CHENGDU: The world's third largest bearing producer, US-based Timken Co, announced yesterday it will invest 119 million yuan (US$15.06 million) to build an aerospace precision products manufacturing centre in Chengdu, the capital of Southwest China's Sichuan Province.
The centre will focus on sales, engineering support and customer service for a range of aerospace bearings and other precision products, said James Gresh, president of Timken in China. It will initially employ around 200 people in aerospace products manufacturing.
"This investment is directly tied to Timken's strategic initiatives to expand our presence in industrial markets in Asia, as well as to build an increasingly diverse portfolio of aerospace precision components and services worldwide," said Michael C. Arnold, president of Timken's Industrial Group.

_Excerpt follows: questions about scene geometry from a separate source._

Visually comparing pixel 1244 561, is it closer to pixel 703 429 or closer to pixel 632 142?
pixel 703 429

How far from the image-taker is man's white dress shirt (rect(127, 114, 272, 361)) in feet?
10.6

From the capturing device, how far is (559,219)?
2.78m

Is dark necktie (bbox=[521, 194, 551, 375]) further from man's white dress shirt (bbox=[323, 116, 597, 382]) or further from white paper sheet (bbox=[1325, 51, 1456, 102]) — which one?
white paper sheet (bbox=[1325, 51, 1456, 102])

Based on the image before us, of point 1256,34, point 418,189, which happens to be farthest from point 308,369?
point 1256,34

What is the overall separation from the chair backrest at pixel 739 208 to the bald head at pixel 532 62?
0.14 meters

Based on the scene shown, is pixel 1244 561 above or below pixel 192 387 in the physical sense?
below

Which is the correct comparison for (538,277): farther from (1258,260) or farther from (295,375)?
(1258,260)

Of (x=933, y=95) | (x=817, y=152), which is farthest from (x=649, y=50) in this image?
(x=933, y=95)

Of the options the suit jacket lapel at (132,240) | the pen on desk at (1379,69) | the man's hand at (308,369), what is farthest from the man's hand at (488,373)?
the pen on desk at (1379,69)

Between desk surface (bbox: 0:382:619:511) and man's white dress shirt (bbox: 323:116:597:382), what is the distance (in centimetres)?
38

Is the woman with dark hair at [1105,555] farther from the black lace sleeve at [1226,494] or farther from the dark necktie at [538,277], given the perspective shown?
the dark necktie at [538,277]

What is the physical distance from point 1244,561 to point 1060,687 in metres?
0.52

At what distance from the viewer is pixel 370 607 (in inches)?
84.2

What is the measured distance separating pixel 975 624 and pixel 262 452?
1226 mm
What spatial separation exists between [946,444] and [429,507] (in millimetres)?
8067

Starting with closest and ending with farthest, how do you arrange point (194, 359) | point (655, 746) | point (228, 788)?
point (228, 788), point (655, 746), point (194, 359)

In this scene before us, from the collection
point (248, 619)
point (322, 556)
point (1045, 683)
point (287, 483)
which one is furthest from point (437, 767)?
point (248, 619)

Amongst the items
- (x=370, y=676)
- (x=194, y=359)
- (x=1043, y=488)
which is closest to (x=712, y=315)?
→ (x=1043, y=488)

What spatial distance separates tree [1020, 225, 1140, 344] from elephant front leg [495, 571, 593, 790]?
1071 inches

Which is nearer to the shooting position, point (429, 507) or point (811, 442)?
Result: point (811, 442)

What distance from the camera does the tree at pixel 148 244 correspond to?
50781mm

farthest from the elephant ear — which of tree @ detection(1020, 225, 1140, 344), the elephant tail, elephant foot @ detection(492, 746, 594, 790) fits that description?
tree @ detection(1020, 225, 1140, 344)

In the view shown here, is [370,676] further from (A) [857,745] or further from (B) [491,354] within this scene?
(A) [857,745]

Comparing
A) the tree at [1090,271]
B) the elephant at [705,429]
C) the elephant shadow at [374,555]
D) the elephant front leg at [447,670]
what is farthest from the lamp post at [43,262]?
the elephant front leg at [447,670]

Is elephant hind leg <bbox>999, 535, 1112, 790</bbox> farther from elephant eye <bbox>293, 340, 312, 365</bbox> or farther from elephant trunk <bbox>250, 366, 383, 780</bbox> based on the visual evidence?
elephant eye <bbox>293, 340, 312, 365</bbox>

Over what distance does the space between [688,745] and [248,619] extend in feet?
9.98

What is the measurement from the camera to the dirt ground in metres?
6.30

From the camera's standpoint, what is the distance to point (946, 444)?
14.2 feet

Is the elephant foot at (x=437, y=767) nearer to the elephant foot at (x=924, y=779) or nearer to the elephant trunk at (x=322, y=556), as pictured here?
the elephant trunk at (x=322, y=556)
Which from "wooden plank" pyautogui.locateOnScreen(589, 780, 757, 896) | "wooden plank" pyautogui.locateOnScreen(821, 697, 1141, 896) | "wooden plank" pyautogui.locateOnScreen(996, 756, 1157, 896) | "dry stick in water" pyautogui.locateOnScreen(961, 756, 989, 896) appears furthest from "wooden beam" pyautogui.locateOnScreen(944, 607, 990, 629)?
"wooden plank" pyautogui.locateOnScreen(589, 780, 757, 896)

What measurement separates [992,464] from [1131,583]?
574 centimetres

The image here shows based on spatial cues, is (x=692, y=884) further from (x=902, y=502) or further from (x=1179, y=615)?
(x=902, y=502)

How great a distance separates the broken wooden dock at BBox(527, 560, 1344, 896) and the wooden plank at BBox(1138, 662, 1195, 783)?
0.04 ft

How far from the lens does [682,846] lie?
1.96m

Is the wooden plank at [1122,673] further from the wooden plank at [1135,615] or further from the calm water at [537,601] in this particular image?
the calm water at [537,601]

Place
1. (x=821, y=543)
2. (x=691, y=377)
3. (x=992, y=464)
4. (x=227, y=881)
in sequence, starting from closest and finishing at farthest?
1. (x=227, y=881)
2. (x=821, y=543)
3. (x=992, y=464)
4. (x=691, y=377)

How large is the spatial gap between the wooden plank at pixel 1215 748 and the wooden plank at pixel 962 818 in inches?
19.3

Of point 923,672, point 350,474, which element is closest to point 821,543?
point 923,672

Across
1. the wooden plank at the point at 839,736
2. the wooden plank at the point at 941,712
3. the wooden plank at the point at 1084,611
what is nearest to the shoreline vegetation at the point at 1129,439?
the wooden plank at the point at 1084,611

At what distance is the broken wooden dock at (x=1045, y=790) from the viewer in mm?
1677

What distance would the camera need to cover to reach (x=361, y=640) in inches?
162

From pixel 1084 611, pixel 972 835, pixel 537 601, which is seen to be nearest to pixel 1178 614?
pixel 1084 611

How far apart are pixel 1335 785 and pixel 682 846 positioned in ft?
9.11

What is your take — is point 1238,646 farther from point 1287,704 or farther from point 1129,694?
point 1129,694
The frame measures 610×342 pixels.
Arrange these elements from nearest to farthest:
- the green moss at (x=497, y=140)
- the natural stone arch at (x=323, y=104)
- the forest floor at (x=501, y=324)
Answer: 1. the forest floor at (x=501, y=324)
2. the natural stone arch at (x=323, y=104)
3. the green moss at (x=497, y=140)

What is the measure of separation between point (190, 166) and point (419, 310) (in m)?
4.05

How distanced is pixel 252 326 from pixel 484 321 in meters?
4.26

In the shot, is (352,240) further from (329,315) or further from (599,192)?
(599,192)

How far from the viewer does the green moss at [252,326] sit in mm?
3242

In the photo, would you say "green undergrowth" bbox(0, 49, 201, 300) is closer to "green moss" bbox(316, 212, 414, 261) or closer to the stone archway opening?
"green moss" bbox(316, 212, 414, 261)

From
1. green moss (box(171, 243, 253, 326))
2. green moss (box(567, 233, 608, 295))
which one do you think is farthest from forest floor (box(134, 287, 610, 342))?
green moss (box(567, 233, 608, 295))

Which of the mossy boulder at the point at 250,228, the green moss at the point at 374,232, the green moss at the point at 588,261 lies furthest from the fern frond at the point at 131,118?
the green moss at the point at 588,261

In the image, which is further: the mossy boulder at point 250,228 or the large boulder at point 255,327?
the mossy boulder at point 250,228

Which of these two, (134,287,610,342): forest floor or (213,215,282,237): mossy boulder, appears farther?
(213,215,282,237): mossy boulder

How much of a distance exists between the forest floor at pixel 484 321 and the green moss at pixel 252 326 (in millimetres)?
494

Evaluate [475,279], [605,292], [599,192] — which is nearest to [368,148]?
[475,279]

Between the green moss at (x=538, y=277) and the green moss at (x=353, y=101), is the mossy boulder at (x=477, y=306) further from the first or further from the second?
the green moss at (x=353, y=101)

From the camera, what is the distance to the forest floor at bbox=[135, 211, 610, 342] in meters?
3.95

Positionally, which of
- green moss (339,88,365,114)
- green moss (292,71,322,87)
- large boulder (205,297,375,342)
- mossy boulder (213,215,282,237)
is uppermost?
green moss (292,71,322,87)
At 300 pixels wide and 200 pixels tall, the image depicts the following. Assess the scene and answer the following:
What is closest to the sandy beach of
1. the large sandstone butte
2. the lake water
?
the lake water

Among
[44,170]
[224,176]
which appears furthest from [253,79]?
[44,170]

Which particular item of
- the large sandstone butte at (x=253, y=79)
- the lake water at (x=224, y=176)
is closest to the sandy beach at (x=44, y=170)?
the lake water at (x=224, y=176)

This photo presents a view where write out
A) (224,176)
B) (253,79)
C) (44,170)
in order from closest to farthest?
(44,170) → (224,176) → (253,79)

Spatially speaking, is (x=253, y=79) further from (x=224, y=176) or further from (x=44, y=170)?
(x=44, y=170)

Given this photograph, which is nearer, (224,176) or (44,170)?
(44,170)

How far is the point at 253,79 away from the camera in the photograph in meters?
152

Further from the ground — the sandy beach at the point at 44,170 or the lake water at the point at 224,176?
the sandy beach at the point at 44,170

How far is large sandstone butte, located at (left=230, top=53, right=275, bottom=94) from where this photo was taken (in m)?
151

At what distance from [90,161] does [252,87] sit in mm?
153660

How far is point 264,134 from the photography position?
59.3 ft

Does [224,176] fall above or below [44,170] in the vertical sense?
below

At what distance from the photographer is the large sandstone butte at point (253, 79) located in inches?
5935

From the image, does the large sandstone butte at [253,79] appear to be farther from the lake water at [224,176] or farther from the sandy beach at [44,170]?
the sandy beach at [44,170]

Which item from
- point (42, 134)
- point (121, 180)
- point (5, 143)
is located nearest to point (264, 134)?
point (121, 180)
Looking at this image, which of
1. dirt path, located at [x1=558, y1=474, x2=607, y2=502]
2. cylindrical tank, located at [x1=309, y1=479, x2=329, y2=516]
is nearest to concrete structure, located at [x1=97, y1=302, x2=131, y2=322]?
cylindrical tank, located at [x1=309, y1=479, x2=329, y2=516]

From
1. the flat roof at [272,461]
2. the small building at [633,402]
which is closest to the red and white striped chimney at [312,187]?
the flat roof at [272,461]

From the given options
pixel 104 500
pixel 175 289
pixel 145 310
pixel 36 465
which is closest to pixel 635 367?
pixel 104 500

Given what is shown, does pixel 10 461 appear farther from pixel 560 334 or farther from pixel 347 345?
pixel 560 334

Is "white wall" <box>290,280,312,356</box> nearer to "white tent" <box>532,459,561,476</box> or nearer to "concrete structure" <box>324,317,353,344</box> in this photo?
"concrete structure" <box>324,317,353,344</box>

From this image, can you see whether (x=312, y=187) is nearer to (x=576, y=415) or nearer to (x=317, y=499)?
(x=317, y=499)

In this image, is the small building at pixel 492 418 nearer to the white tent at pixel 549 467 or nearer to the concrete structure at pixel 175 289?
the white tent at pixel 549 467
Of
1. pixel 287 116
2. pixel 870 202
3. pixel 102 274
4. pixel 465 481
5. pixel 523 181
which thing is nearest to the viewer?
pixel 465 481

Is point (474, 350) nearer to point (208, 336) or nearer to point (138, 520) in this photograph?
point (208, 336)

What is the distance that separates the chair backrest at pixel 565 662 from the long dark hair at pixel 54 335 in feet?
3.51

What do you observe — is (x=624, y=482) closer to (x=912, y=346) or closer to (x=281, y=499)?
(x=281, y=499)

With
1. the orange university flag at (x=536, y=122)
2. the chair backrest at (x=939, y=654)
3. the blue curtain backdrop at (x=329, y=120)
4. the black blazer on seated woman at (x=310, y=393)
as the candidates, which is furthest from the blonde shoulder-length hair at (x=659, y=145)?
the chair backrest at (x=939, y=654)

The booming Chinese bearing market has attracted more and more foreign companies. SKF Group, the world's biggest bearing and seal maker said it aimed for further expansion in China after completing a series of international acquisitions.
The Swedish company said it would add three manufacturing plants in China by the end of the year and will enter the truck market by the end of 2007.
With more mergers and acquisitions in the market, the takeover of the Luoyang Bearing Corporation, a leading bearing producer in China, by Germany-based Schaeffler Group, has drawn controversy.
Critics say the sale of such an important company to foreign firms may result in China losing its technology to foreign competitors.
Commenting on the Luoyang Bearing debate, Gresh said such concerns will not affect Timken's further investments in China.
The new Chengdu centre is the company's sixth plant in China. Its China headquarters is in Shanghai, and it has seven sales offices in the country.
"The Chinese market is our number one growth priority in the world," said Gresh. "In China we have been growing at a rate of more than 20 per cent each year and have aspirations to double our sales by the end of the decade."
Timken started its Yantai plant, the first of its manufacturing centres in China, in 1996. Now it has grown its China team to more than 3,500 associates, who represent an important part of its 27,000 associates worldwide, said Gresh.
Last year the company's global sales rose to a record US$5.2 billion, over twice what it was three years before.
The company has also initiated several programmes to promote its brand in China. This year it started a unique art design competition to encourage China's engineering students to showcase their creativity.
Its social activities in China also included the Special Olympics, which will hold their world games in China in 2007, and ongoing support for educational charity.